Design and construction
- Architect: Rafael Viñoly
- Developer: Bizzi & Partners Development
- Structural engineer: DeSimone Consulting Engineers

References

= 125 Greenwich Street =

Residential skyscraper in Manhattan, New York

125 Greenwich Street (also known as 22 Thames Street) is a residential skyscraper in the Financial District in Lower Manhattan, New York City. The tower is two blocks south of One World Trade Center on the site of the former Western Electric building, and directly across from the site of the demolished Deutsche Bank Building. The building was designed by architect Rafael Viñoly, with interiors designed by British duo March & White. The tower stands at a height of 912 ft, making it the 29th tallest building in the city.

==History==
The original building at this address was a 10-story telephone factory built in 1888–1889 for Western Electric and sold in the 1980s to the American Stock Exchange. It was demolished decades later by further property investors for the skyscraper. In September 2014, it was announced that the tower would stand 1,356 ft, with 77 floors and 128 residential units. The foundation of the building was completed in June 2016. In 2017, the building's height was revised to 912 ft, with 88 floors and 273 units.

Sales of the building's residences first began in 2017. Sales of condos in the building were slow, and were eventually paused, but resumed in 2024. The building was refinanced in April 2025 with a $350 million loan from a syndicate led by Fortress Investment Group.
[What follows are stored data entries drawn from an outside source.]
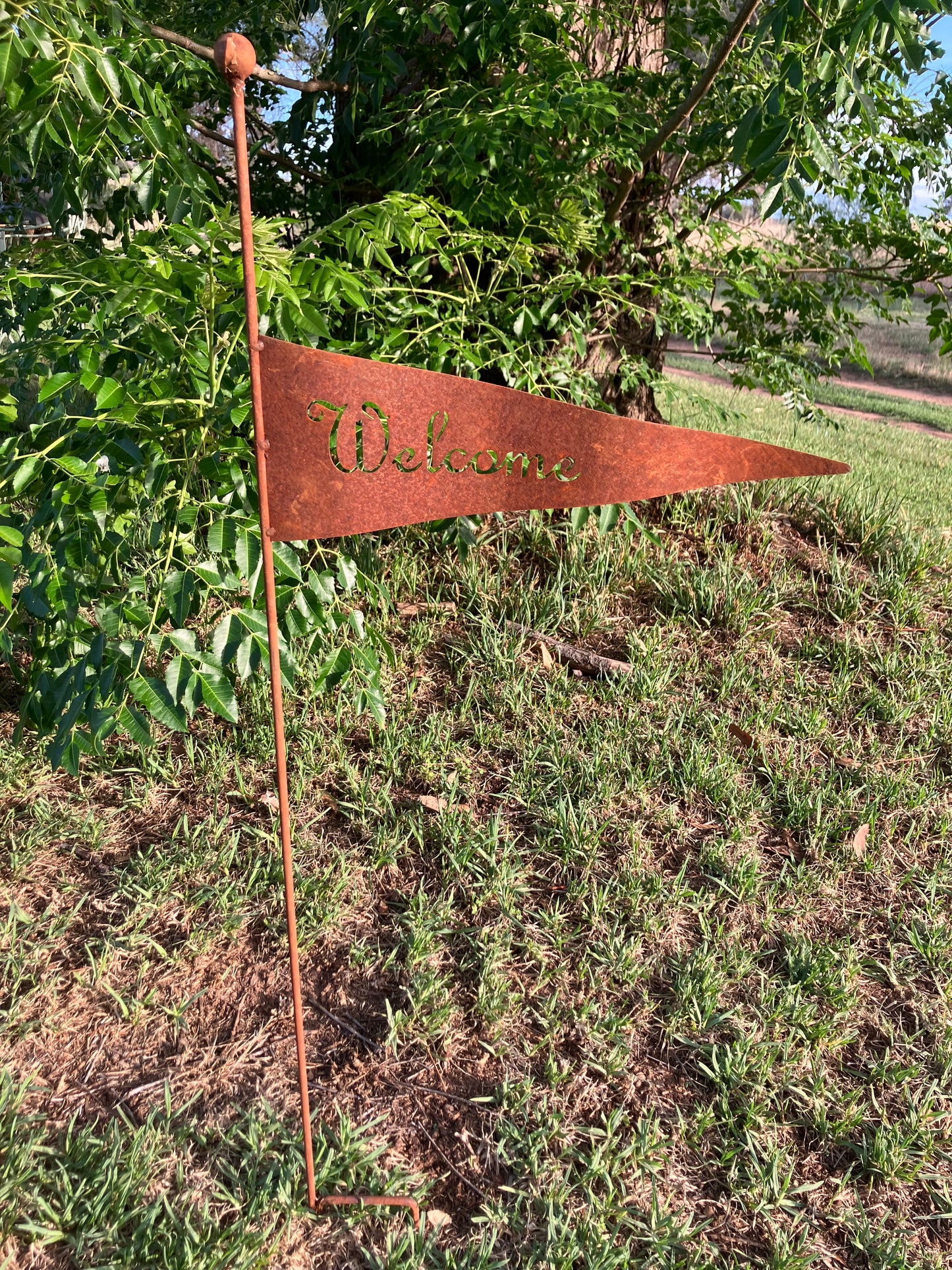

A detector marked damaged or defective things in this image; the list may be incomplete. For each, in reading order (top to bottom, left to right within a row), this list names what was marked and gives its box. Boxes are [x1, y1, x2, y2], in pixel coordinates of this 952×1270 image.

rusty metal flag [260, 337, 849, 540]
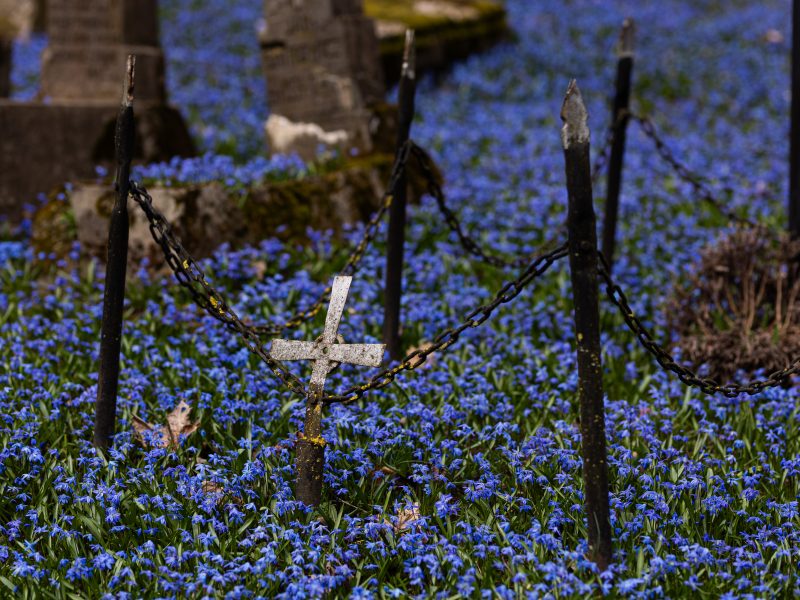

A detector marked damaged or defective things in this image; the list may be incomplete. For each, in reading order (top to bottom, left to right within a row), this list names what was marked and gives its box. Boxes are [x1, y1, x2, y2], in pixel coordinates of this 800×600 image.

rusty metal post [95, 56, 136, 450]
rusted chain link [130, 183, 308, 398]
rusty metal post [382, 30, 418, 358]
rusted chain link [324, 243, 568, 404]
rusted chain link [410, 142, 564, 268]
rusty metal post [564, 79, 612, 572]
rusty metal post [604, 18, 636, 272]
rusted chain link [628, 113, 752, 227]
rusted chain link [596, 250, 796, 396]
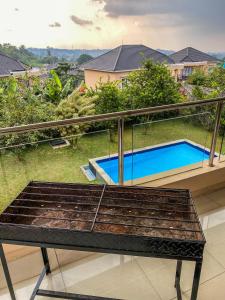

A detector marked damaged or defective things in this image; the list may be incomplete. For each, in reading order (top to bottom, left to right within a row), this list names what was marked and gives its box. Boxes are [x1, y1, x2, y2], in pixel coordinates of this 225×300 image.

rusty grill surface [0, 182, 205, 258]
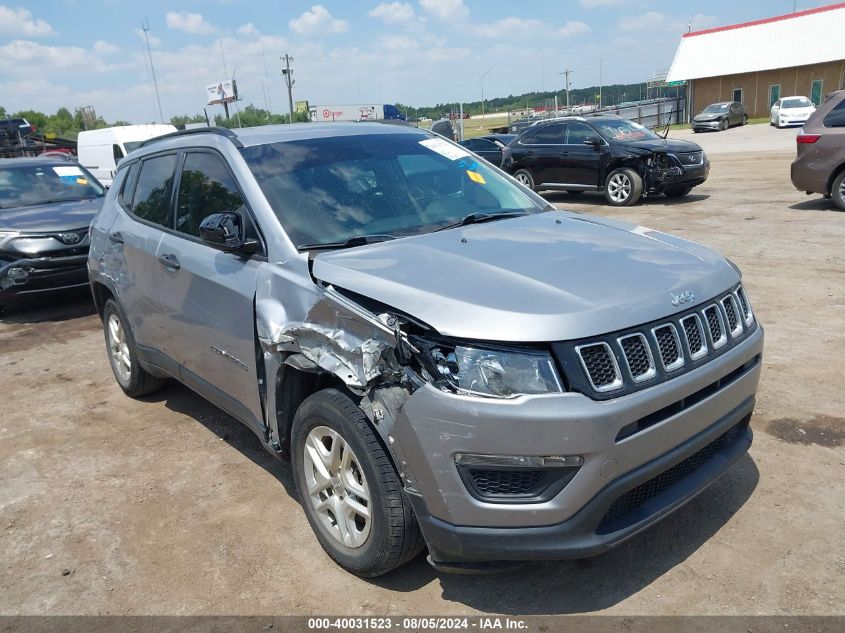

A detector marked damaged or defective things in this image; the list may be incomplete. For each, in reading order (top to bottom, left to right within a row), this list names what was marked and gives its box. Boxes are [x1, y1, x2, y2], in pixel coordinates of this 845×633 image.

crumpled hood [0, 196, 103, 233]
crumpled hood [312, 211, 740, 340]
broken headlight [418, 344, 564, 398]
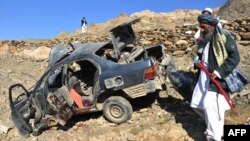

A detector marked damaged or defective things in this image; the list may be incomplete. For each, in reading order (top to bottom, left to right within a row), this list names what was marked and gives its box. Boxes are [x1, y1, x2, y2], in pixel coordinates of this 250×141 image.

destroyed vehicle [8, 17, 171, 137]
twisted car frame [8, 17, 171, 137]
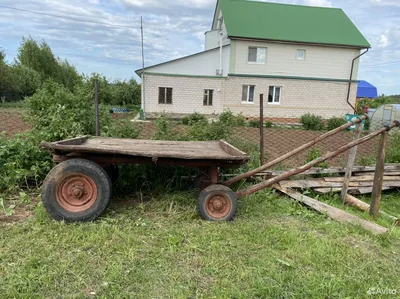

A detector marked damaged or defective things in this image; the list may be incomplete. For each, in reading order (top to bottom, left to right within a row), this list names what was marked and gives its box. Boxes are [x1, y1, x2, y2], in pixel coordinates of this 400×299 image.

rusty wheel [41, 159, 111, 223]
rusty wheel [198, 185, 238, 223]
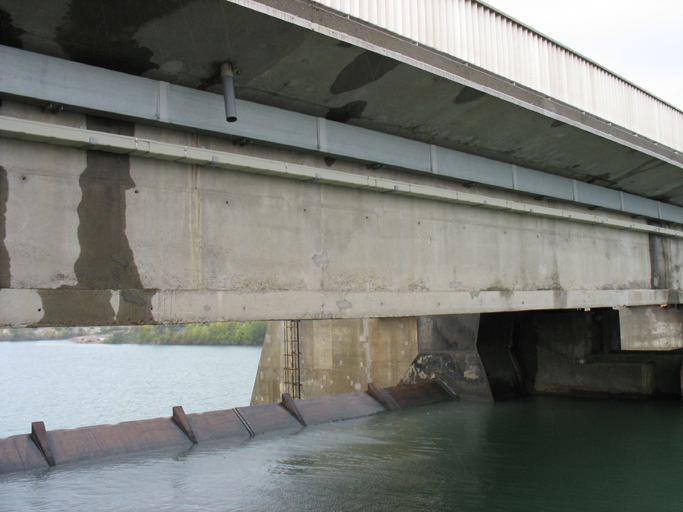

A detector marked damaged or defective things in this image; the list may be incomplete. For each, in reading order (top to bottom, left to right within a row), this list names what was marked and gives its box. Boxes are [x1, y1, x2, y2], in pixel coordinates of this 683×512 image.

rusty metal surface [296, 392, 388, 424]
rusty metal surface [384, 382, 454, 410]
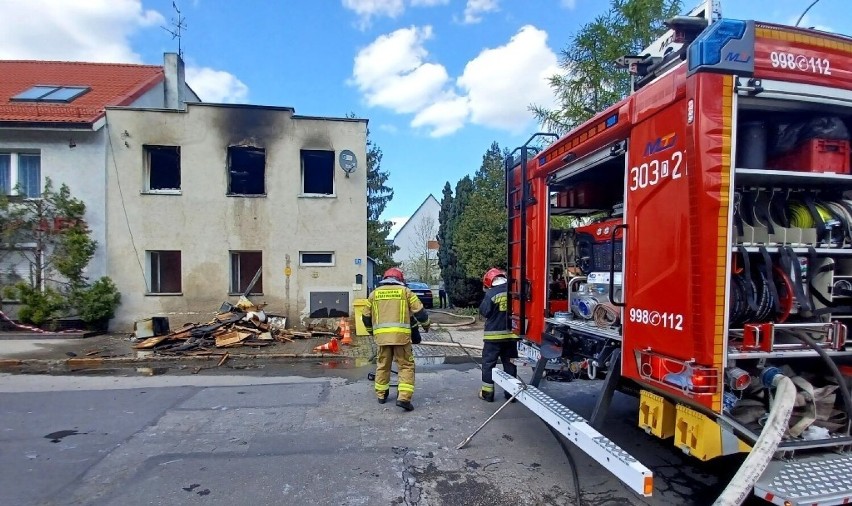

On the morning of March 20, 2024, a fire occurred on the roof of the building. The fire was caused by welding igniting insulation, and the New York City Fire Department was able to extinguish the fire.

==Architecture==
The tower has distinctly rounded corners with curved floor-to-ceiling glass. The building is nearly column-free, and two I-beam-shaped shear walls that run vertically through the slender tower support the floors of the building. The top three floors contain amenities including entertainment space, private dining rooms, a fitness center, lap pool, and a spa. The building has 272 apartments ranging from studios to three-bedroom variants.